As far as I see the currently best performing solution [0] does not account for hash collisions and therefore probably generates wrong results if enough different cities are in the dataset. Or am I missing something?
Yes, you are right. This came up yesterday and indeed two solutions were violating the "must work for all station names" rule by relying on specific hash functions optimized for the specific data set, which I unfortunately missed during evaluation. I've just removed these entries from the leaderboard for the time being. Both authors are reworking their submissions and then they'll be added back.
Yeah if you are releasing the competition dataset then it can and will 100% be gamed. What is to stop me from just hardcoding and printing the result without any computation?

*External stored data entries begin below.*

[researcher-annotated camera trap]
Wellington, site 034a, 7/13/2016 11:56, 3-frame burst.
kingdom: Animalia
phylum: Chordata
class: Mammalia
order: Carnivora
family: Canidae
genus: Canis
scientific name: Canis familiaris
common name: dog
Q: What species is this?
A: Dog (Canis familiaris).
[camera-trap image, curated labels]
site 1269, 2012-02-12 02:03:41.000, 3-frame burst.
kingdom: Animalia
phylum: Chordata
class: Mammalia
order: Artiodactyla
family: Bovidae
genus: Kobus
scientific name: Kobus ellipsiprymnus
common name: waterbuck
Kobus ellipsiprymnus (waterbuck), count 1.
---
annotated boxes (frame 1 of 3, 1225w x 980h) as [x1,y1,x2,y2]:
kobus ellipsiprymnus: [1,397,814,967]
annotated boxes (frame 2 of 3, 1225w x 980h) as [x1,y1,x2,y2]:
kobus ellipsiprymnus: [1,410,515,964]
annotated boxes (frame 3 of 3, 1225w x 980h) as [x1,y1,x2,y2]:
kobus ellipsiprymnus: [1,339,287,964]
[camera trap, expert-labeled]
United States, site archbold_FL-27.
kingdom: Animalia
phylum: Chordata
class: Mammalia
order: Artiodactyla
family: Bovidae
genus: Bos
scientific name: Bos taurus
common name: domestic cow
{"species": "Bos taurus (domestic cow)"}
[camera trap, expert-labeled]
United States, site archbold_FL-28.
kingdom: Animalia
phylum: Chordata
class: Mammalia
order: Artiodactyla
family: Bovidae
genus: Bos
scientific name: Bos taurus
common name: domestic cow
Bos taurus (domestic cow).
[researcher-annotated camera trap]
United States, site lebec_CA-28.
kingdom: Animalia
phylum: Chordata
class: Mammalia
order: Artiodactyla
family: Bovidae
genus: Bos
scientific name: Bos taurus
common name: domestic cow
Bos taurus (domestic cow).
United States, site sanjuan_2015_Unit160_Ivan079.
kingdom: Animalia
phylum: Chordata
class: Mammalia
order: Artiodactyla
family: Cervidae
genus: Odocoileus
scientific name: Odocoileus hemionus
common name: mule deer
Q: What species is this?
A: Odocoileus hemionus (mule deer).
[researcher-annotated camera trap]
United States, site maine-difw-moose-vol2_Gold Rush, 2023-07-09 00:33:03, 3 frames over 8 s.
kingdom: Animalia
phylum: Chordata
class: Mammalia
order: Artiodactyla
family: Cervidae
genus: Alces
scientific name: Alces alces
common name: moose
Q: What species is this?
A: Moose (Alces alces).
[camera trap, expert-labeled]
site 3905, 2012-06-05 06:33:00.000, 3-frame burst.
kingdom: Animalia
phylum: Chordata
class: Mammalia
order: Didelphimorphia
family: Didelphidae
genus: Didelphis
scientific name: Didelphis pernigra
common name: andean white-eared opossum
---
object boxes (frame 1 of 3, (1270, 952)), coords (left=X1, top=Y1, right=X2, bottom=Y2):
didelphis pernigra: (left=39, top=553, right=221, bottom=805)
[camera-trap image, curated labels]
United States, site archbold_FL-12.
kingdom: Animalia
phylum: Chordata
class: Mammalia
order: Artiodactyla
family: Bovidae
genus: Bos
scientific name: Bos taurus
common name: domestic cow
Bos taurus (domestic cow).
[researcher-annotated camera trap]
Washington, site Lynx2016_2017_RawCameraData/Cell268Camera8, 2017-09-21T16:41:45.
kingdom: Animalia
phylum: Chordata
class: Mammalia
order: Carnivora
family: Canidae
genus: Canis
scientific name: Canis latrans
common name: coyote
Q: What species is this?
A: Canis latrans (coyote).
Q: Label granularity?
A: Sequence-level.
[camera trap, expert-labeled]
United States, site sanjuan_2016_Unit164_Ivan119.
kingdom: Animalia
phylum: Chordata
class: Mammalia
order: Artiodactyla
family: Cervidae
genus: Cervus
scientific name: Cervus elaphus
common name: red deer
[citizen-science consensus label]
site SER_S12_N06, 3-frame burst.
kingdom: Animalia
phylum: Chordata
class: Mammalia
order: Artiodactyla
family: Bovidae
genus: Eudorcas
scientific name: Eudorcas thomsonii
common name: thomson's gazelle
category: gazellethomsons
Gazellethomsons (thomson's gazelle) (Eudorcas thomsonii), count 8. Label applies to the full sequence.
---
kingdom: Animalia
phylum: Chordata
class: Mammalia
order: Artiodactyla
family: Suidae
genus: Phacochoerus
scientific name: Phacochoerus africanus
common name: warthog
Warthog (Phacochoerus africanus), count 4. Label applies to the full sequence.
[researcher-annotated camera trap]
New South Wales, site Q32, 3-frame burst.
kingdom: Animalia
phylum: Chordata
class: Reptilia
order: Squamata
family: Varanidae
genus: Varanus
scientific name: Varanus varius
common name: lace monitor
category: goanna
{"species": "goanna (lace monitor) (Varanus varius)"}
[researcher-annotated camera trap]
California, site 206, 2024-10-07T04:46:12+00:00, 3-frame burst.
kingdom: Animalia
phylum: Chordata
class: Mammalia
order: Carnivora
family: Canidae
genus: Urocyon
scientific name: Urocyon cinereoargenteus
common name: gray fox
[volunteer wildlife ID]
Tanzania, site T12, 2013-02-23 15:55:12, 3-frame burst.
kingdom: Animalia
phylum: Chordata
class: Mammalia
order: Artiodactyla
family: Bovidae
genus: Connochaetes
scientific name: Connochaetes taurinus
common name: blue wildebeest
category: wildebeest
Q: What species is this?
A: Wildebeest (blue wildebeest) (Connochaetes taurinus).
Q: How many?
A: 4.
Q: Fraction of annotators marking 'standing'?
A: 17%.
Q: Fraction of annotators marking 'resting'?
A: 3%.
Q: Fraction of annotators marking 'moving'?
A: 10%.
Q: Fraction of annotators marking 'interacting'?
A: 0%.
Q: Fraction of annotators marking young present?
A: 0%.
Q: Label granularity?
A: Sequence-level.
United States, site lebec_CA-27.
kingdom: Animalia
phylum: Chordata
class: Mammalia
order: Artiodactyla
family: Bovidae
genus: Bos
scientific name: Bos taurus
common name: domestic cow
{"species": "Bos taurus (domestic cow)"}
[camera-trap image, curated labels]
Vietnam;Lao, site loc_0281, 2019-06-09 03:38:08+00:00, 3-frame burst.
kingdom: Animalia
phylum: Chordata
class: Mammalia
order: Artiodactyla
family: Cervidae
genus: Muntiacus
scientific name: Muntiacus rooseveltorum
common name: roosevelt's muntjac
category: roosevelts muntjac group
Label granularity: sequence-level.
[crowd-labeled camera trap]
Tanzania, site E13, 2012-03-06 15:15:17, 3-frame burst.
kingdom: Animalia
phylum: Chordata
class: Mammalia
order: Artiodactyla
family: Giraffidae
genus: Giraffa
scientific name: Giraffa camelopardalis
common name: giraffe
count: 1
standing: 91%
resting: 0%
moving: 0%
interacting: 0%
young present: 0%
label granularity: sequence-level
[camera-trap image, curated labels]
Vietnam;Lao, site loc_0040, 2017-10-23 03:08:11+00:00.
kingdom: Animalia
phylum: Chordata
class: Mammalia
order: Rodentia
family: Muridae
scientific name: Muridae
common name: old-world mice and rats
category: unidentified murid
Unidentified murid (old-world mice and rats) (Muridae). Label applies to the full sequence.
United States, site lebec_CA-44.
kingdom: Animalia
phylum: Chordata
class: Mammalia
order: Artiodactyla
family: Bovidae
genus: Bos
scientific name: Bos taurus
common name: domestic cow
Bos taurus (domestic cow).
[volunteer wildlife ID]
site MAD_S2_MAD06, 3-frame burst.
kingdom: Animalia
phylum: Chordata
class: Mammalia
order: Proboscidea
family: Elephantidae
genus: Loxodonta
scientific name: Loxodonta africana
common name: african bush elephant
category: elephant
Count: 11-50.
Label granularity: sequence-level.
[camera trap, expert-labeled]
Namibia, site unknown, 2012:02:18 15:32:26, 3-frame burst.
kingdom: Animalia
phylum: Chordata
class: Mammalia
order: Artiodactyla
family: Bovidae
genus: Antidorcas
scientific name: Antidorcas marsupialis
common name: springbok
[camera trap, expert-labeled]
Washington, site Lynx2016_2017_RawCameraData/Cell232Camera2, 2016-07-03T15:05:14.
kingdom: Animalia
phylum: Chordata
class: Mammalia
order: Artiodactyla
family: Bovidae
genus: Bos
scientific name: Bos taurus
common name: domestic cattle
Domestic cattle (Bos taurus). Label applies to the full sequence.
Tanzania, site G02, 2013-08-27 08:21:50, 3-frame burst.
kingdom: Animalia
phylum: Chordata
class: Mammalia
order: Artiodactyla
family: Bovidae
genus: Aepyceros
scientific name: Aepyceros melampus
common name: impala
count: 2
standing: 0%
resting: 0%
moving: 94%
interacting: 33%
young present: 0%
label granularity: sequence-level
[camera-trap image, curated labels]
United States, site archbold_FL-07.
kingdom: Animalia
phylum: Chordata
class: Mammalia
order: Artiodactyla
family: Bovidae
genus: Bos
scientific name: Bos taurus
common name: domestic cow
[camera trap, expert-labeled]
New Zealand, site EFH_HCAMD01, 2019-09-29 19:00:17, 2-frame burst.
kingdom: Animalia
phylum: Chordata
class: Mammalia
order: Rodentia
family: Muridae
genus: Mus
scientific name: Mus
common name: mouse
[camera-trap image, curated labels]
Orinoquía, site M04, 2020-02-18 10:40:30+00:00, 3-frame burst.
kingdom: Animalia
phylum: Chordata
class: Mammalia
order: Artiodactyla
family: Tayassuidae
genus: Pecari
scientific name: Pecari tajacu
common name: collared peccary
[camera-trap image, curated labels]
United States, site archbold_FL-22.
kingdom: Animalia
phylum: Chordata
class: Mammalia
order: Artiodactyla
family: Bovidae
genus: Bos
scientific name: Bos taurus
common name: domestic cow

The next obvious solution is to have something that works fast for non-colliding station names, but then falls back to another (slow) implementation for colliding station names.
It's very cheap to detect station name collisions - just sample ~10,000 points in the file, and hope to find at least one of each station. If you find less stations than the full run, you haven't yet seen them all, keep hunting. If you find two that collide, fall back to the slow method. Checking 0.00001% of the dataset is cheap.
Cuckoo doesn't aid in detecting collisions, the algorithm is about what happens IF a collision is found. The whole reason we're hashing in the first place is to not have to linearly compare station names when indexing.
In other words: Cuckoo is a strategy to react to the case if two values map to the same hash. But how to know weather you have two different values, or two of the same, if they have an identical hash?
- Station name: non null UTF-8 string of min length 1 character and max length 100 characters
- Temperature value: non null double between -99.9 (inclusive) and 99.9 (inclusive), always with one fractional digit
* Implementations must not rely on specifics of a given data set, e.g. any valid station name as per the constraints above and any data distribution (number of measurements per station) must be supported
The README says max length 100 bytes, which I suppose we can (?) assume are octets. Also, it mentions that you can assume the station string does not contain the separator ';'.
I guess the station string is also supposed to be free of control characters like newlines, though spaces are allowed. This, however, is not stated.
[0] https://github.com/gunnarmorling/1brc/blob/main/src/main/jav...